Control how graph8 scrapes websites and which pages to include or exclude.

Scraping Settings

graph8 can scrape website data to enrich contact and company records. Configure global scraping preferences for your organization.

Global Preferences

Go to Settings → Scraping
Configure your scraping behavior:
- Enable/Disable — toggle scraping on or off for your organization
- Concurrency — number of simultaneous scrape requests
- Delay — wait time between requests to the same domain

Skip Rules

Define which URLs or patterns should be excluded from scraping.

Adding Skip Rules

Click Add Rule
Choose the rule type:
- Exact URL — skip a specific page
- URL Pattern — skip pages matching a pattern (e.g., /blog/*)
- Domain — skip an entire domain
Enter the URL or pattern
Save

Common Skip Patterns

Login and authentication pages
Terms of service and legal pages
Internal tool URLs
Social media profile pages
Pages with sensitive information

Managing Rules

View all active skip rules in the rules list
Toggle rules on/off without deleting them
Edit patterns as your needs change
Delete rules that are no longer needed

Allowed Domains

Restrict scraping to specific domains for targeted data collection.

Whitelist Mode

When enabled, graph8 only scrapes domains you’ve explicitly allowed:

Toggle Whitelist Mode on
Add domains to the allowed list
Only these domains are scraped

When disabled, all domains are scraped except those matching skip rules.

Rate Limits

Control scraping speed to avoid overwhelming target websites.

Settings

Requests per second — maximum scrape requests per second per domain
Concurrent connections — maximum simultaneous connections
Retry attempts — how many times to retry a failed scrape

graph8 automatically respects robots.txt directives on target websites.

Data Handling

Configure how scraped data maps to your records.

Field Mapping

Scraped data can populate:

Company fields — website description, industry, technologies, employee count
Contact fields — job title, social profiles, bio

Data Quality

graph8 deduplicates scraped data against existing records
New data only fills empty fields unless you enable overwrite mode
All scraped data is logged for audit purposes

Frequently Asked Questions

Does graph8 respect robots.txt?

Yes. graph8 follows robots.txt directives by default. Pages disallowed by robots.txt are not scraped.

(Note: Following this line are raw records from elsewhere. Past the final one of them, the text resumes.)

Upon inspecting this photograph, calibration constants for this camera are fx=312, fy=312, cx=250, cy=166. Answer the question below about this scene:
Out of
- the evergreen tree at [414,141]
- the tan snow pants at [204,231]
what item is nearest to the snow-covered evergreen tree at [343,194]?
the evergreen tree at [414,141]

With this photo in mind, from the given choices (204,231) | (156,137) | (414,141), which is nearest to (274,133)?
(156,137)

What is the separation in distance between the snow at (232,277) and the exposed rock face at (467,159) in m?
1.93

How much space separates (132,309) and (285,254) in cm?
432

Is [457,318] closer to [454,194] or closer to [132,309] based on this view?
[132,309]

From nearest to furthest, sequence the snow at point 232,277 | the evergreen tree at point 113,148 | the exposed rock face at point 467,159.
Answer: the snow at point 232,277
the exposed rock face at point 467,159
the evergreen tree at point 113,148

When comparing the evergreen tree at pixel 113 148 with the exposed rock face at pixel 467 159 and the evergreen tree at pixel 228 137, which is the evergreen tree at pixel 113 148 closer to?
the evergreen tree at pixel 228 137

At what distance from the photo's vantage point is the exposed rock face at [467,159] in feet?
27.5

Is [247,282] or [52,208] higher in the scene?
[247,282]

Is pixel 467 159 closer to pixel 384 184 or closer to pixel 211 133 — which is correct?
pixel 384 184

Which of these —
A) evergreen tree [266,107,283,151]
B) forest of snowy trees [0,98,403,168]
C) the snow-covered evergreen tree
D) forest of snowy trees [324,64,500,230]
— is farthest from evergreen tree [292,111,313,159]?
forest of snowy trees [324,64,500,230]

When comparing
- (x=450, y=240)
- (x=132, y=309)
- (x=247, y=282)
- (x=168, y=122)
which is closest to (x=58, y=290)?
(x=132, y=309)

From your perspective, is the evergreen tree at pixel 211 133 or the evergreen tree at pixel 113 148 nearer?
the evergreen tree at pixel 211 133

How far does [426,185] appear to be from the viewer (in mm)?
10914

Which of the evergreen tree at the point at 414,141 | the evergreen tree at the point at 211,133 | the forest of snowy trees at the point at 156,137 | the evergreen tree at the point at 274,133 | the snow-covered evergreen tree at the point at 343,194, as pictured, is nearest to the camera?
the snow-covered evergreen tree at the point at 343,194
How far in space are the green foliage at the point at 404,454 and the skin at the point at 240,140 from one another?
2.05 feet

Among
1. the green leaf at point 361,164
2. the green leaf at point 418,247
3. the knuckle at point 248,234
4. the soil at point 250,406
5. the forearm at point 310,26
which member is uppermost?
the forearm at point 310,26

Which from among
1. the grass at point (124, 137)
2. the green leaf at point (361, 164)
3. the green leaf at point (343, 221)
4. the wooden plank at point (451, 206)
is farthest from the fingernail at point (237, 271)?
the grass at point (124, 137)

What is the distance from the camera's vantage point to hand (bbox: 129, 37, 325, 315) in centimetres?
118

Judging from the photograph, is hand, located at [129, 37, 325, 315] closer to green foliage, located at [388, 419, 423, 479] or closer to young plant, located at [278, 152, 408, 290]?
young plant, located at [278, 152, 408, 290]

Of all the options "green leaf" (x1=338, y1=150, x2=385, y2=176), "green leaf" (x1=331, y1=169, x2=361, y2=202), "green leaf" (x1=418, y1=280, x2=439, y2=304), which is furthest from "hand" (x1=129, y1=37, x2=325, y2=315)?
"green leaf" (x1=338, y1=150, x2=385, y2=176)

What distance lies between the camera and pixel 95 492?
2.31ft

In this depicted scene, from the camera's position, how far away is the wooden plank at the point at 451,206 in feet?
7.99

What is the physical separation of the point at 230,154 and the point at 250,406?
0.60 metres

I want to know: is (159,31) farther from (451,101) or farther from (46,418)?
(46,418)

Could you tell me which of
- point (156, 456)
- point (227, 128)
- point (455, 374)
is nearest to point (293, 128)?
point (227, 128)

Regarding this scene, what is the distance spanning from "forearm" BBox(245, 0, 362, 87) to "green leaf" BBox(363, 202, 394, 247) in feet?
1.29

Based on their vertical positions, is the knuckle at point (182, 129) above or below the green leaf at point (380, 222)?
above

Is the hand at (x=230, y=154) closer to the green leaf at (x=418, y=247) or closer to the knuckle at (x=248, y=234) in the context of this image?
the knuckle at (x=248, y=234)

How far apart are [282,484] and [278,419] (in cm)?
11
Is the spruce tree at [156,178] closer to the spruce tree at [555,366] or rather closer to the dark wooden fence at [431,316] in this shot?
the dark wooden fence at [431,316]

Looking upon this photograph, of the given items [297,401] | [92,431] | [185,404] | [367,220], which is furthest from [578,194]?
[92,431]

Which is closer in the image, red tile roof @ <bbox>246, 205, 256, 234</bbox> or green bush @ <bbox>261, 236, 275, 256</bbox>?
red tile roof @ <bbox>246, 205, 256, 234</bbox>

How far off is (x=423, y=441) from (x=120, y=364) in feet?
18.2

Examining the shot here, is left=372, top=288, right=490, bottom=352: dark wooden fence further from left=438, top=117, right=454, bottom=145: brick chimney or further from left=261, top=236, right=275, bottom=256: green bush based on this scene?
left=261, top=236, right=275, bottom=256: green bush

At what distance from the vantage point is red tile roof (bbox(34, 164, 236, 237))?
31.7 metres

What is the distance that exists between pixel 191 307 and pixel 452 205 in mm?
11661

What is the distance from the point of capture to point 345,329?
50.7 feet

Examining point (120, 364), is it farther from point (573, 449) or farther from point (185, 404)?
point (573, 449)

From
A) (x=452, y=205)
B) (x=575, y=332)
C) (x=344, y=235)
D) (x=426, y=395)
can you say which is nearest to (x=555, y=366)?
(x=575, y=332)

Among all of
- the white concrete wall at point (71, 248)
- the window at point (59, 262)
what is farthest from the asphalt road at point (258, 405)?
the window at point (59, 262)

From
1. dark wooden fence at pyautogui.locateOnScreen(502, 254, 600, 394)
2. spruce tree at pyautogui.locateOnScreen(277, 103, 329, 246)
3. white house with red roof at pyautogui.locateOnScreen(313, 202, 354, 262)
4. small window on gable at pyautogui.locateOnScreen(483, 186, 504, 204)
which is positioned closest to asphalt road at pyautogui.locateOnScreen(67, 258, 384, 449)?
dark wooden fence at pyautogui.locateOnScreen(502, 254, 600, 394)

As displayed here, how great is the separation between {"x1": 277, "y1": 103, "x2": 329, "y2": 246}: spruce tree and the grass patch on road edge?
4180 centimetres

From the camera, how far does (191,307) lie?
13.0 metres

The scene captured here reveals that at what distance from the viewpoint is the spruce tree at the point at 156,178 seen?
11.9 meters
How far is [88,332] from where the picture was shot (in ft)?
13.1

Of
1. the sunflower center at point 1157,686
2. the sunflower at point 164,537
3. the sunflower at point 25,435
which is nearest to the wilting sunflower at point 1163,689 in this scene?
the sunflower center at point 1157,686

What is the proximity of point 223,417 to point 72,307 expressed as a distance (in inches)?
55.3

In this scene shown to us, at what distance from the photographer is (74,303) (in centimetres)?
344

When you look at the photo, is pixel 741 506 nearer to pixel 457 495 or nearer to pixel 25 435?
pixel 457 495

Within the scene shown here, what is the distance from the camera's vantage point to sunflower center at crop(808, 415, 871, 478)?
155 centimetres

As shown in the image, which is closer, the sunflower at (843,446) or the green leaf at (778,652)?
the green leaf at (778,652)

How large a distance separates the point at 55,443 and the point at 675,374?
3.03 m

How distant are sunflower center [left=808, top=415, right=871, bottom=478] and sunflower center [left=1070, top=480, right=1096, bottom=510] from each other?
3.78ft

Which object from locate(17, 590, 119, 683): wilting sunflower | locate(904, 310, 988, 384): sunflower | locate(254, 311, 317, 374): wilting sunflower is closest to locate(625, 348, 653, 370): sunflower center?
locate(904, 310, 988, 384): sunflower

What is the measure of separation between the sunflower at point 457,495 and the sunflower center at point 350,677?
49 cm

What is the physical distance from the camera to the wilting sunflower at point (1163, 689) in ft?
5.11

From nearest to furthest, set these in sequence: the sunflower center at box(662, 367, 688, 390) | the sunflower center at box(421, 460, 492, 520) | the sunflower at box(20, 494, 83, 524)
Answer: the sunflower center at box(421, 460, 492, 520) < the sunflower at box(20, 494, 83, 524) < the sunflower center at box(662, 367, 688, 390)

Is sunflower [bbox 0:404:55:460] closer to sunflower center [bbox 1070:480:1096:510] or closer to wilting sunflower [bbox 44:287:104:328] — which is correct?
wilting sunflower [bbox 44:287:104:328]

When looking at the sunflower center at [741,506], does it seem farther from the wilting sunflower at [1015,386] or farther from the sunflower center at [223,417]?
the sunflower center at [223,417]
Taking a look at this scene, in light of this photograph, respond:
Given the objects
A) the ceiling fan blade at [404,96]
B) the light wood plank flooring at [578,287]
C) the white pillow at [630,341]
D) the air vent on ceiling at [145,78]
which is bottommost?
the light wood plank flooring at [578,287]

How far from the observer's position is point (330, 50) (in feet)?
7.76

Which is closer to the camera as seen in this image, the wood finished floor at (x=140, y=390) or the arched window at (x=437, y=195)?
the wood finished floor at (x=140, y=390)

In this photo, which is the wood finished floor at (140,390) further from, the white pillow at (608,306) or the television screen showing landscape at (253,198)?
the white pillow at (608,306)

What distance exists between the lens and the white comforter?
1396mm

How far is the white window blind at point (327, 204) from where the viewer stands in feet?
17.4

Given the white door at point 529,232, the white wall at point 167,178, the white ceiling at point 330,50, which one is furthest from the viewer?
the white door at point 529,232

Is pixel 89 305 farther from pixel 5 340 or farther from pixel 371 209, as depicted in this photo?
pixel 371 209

What happens if a scrape fails?

Failed scrapes are retried based on your retry settings. After all retries are exhausted, the URL is logged as failed and skipped until the next scheduled run.

Can I schedule scraping?

Scraping runs as needed (e.g., when a new company is added or during enrichment). Recurring schedules can be configured for batch operations.

Will scraping affect my website’s performance?

graph8 only scrapes external websites (your prospects’ sites), not your own. Rate limits ensure scraping doesn’t overload target sites.

Tip: Start with conservative rate limits and increase gradually based on your needs.